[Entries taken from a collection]
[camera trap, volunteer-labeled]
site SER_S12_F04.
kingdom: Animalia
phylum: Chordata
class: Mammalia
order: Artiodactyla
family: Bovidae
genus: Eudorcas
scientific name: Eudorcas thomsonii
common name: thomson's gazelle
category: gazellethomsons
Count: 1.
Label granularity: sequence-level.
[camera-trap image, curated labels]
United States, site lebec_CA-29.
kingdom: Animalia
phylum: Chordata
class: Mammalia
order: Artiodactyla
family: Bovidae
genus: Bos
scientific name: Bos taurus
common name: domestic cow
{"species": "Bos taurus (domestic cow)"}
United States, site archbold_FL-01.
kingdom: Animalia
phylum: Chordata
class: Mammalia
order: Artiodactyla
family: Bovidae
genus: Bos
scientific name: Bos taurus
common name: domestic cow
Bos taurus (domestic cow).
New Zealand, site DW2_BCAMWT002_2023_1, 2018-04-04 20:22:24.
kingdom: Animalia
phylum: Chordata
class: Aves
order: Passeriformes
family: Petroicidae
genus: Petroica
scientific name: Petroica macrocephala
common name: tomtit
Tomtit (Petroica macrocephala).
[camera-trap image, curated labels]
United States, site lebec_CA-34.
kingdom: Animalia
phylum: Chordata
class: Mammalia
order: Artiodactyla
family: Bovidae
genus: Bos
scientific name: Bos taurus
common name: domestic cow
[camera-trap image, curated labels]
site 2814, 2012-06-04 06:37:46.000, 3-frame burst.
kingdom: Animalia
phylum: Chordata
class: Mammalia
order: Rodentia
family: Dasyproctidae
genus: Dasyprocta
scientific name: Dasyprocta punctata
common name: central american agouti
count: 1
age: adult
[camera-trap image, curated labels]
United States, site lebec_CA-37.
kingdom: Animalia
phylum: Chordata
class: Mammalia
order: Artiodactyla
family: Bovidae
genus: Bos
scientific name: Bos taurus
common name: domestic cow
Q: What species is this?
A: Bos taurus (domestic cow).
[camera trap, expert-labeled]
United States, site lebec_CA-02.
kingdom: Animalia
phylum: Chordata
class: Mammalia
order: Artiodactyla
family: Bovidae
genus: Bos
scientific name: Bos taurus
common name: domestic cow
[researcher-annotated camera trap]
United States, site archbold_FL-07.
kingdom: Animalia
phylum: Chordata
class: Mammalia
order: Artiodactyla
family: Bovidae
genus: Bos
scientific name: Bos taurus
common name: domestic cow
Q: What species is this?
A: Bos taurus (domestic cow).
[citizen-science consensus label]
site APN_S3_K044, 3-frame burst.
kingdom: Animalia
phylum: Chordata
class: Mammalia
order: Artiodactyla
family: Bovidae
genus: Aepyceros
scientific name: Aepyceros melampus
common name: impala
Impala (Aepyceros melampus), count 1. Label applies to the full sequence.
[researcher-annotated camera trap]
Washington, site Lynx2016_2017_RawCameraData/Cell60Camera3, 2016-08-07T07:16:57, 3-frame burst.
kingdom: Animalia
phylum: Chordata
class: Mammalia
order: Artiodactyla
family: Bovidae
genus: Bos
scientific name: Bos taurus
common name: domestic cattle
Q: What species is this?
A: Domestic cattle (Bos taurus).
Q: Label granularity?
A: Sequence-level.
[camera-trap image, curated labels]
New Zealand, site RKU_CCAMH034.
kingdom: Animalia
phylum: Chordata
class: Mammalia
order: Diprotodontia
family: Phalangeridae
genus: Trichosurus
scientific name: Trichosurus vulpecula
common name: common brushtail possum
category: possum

- What is being asked:
Keep to the lines from the one containing "common name: impala" to the end of the entries above, and retype them exactly.

- Finished exercise:
common name: impala
Impala (Aepyceros melampus), count 1. Label applies to the full sequence.
[researcher-annotated camera trap]
Washington, site Lynx2016_2017_RawCameraData/Cell60Camera3, 2016-08-07T07:16:57, 3-frame burst.
kingdom: Animalia
phylum: Chordata
class: Mammalia
order: Artiodactyla
family: Bovidae
genus: Bos
scientific name: Bos taurus
common name: domestic cattle
Q: What species is this?
A: Domestic cattle (Bos taurus).
Q: Label granularity?
A: Sequence-level.
[camera-trap image, curated labels]
New Zealand, site RKU_CCAMH034.
kingdom: Animalia
phylum: Chordata
class: Mammalia
order: Diprotodontia
family: Phalangeridae
genus: Trichosurus
scientific name: Trichosurus vulpecula
common name: common brushtail possum
category: possum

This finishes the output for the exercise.